● **Selected passage**:
COLUMBUS — An even 50 percent of registered voters say they support same-sex marriage just a decade after Ohio voters approved a constitutional ban on such marriages, according to the latest Quinnipiac Poll released Monday.
Forty-four percent oppose gay marriage.
Supporters of an effort to put a new question on the ballot to overturn the ban are trying to qualify it for the Nov. 4 general election ballot, even though there’s disagreement in the gay community as to whether enough has changed in Ohio to try it now.
Women and voters under the age of 30 are more likely to support same-sex marriage while men narrowly oppose it.
“Given that younger voters support same sex marriage almost 3 to 1, it would seem to be just a matter of time,” said Peter Brown, assistant director of Connecticut’s Quinnipiac University Polling Institute.
Gay-rights activists have succeeded in recent months in using the courts to whittle away at Ohio’s ban. A recent federal court ruling required gay spouses to be recognized on death certificates.
Another case pending in the same court asks for the marriages to be recognized on birth certificates.
The Quinnipiac Poll showed that 87 percent of Ohio voters support legalizing marijuana for medical purposes, but support drops off to 51 percent when it comes to possessing a small amount for recreational use.
It remains unclear whether any of various proposed ballot issues to legalize medical marijuana or industrial hemp will make it to Ohio’s ballot as initiatives have in other states such as Colorado.

● **The data**:
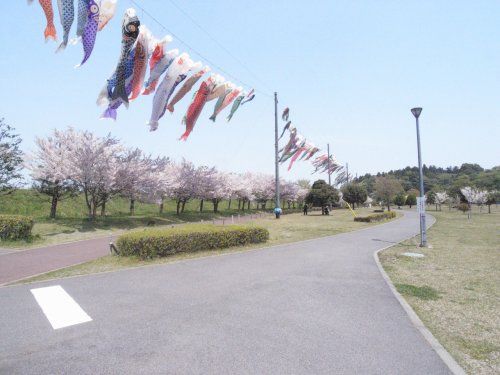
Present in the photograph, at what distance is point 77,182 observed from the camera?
22.0m

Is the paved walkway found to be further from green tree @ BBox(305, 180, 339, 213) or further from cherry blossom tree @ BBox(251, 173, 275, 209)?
cherry blossom tree @ BBox(251, 173, 275, 209)

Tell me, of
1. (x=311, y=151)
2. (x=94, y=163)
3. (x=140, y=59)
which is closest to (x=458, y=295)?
(x=140, y=59)

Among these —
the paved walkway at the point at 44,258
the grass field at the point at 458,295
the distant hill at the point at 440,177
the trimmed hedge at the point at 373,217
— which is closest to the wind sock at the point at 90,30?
the paved walkway at the point at 44,258

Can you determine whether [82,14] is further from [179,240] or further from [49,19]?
[179,240]

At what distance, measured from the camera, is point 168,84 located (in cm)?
1234

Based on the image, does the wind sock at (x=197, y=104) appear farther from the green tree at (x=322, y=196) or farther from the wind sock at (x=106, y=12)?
the green tree at (x=322, y=196)

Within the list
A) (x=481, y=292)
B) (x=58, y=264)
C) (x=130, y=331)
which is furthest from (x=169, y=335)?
(x=58, y=264)

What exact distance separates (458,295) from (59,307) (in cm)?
793

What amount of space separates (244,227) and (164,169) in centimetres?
1786

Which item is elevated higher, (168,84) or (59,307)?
(168,84)

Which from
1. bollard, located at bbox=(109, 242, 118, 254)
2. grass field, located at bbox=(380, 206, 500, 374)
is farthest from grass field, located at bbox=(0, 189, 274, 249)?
grass field, located at bbox=(380, 206, 500, 374)

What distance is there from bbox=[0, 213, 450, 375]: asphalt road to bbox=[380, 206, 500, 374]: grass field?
40 cm

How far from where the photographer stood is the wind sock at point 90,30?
8320 millimetres

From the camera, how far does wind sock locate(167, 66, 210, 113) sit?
13578 millimetres
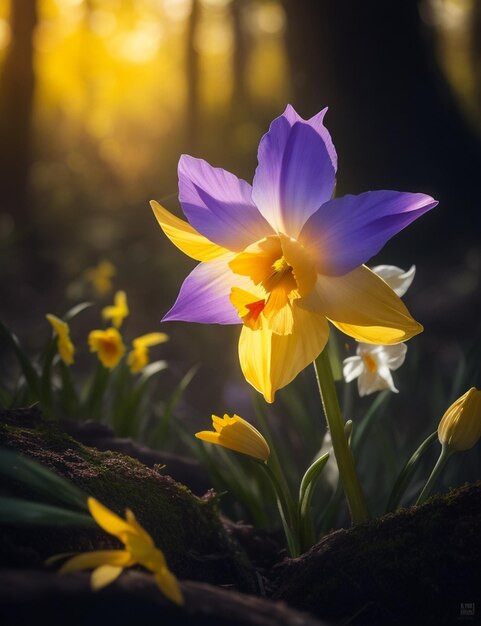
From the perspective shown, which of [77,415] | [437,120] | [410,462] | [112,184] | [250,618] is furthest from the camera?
[112,184]

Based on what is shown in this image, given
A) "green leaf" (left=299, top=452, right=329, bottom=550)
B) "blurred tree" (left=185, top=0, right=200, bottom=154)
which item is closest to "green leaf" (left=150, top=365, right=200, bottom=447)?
"green leaf" (left=299, top=452, right=329, bottom=550)

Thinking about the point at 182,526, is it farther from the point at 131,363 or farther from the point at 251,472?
the point at 131,363

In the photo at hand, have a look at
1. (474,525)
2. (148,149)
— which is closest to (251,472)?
(474,525)

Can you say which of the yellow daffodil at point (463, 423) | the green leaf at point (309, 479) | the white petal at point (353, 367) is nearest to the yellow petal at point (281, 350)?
the green leaf at point (309, 479)

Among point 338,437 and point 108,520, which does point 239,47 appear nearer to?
point 338,437

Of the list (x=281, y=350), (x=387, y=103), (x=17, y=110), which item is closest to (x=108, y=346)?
(x=281, y=350)

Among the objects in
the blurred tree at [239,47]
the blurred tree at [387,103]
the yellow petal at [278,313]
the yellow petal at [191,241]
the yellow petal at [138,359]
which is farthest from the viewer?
the blurred tree at [239,47]

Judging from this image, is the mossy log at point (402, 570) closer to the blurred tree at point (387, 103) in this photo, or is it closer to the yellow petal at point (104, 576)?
the yellow petal at point (104, 576)

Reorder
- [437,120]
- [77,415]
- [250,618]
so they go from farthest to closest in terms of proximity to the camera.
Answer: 1. [437,120]
2. [77,415]
3. [250,618]
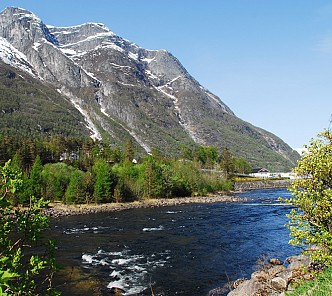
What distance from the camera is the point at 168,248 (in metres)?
40.3

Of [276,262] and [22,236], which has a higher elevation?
[22,236]

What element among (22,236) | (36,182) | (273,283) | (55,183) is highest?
A: (22,236)

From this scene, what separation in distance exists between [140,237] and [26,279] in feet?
130

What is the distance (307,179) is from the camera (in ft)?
48.6

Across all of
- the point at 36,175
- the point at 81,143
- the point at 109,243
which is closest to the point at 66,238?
the point at 109,243

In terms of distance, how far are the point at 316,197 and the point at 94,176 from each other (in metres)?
84.9

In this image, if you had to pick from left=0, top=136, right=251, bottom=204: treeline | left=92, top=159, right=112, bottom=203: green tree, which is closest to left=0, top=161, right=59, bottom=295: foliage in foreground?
left=0, top=136, right=251, bottom=204: treeline

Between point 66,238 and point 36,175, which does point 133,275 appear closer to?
point 66,238

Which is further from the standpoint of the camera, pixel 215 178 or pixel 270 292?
pixel 215 178

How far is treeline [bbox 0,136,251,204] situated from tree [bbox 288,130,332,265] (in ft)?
193

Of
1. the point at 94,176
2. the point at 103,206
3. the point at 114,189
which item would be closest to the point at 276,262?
the point at 103,206

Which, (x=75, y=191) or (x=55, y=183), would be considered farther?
(x=55, y=183)

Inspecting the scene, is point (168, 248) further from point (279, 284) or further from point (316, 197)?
point (316, 197)

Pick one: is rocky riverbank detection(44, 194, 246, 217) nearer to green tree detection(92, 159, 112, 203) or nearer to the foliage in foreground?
green tree detection(92, 159, 112, 203)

● **Task goal**:
From the article on the Ohio Quinnipiac poll, extract everything from "Another case pending" down to "for recreational use.", word for word.

● **Your solution**:
Another case pending in the same court asks for the marriages to be recognized on birth certificates.
The Quinnipiac Poll showed that 87 percent of Ohio voters support legalizing marijuana for medical purposes, but support drops off to 51 percent when it comes to possessing a small amount for recreational use.